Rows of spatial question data
** start **

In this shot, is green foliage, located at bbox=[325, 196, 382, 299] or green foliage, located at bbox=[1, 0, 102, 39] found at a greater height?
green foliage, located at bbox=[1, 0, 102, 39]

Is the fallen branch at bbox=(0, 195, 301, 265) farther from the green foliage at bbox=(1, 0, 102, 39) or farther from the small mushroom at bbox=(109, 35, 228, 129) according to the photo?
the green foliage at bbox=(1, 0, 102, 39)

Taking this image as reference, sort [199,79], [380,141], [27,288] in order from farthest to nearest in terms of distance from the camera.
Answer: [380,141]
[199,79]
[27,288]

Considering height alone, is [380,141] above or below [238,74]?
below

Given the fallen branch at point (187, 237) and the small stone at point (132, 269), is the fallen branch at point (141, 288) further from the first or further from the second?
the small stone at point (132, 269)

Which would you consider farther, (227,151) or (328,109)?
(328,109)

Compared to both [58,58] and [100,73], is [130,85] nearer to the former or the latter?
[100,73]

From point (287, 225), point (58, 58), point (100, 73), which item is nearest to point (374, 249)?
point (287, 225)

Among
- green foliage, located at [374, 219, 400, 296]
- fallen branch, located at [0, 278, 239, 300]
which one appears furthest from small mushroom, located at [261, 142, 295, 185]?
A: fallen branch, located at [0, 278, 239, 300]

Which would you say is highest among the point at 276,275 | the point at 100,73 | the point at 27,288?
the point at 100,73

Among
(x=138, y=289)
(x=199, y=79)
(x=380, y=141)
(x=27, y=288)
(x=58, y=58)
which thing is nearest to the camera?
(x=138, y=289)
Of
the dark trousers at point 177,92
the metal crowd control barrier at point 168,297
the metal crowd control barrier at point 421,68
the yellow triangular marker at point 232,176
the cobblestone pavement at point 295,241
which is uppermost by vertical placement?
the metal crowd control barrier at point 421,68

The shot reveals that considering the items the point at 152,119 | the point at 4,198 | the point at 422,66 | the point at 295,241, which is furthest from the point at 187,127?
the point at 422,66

** end **

Copy the material above line for line, keeping every character unchanged.

REPLY
In this shot, is green foliage, located at bbox=[325, 196, 382, 299] or green foliage, located at bbox=[1, 0, 102, 39] found at a greater height?
green foliage, located at bbox=[1, 0, 102, 39]

Is the fallen branch at bbox=(0, 195, 301, 265) farther from the green foliage at bbox=(1, 0, 102, 39) or farther from the small mushroom at bbox=(109, 35, 228, 129) according to the photo?
the green foliage at bbox=(1, 0, 102, 39)

Taking this image as reference, sort [199,79], [380,141], [27,288] in order from farthest to nearest in terms of distance from the camera.
Answer: [380,141]
[199,79]
[27,288]

Considering height alone, is [380,141] above or below [238,74]?
below

Given the fallen branch at point (187, 237) and the small stone at point (132, 269), is the fallen branch at point (141, 288) further from the first or further from the second?
the small stone at point (132, 269)

Which would you consider farther, (227,151) or (328,109)?
(328,109)

Compared to both [58,58] and [100,73], is [130,85] nearer to the former or the latter?
[100,73]

From point (287, 225), point (58, 58), point (100, 73), which item is nearest to point (374, 249)?
point (287, 225)

Among
- green foliage, located at [374, 219, 400, 296]
- fallen branch, located at [0, 278, 239, 300]
which one appears furthest from small mushroom, located at [261, 142, 295, 185]?
A: fallen branch, located at [0, 278, 239, 300]

Which would you say is highest among the point at 276,275 | the point at 100,73 | the point at 27,288?
the point at 100,73

Among
(x=138, y=289)
(x=199, y=79)
(x=380, y=141)
(x=27, y=288)
(x=58, y=58)
which thing is nearest to the camera?
(x=138, y=289)
Of
the dark trousers at point 177,92
the metal crowd control barrier at point 168,297
the metal crowd control barrier at point 421,68
the yellow triangular marker at point 232,176
the cobblestone pavement at point 295,241
which is uppermost by vertical placement?
the metal crowd control barrier at point 421,68

The shot reveals that considering the items the point at 152,119 | the point at 4,198 | the point at 422,66 | the point at 295,241, which is furthest from the point at 187,127?
the point at 422,66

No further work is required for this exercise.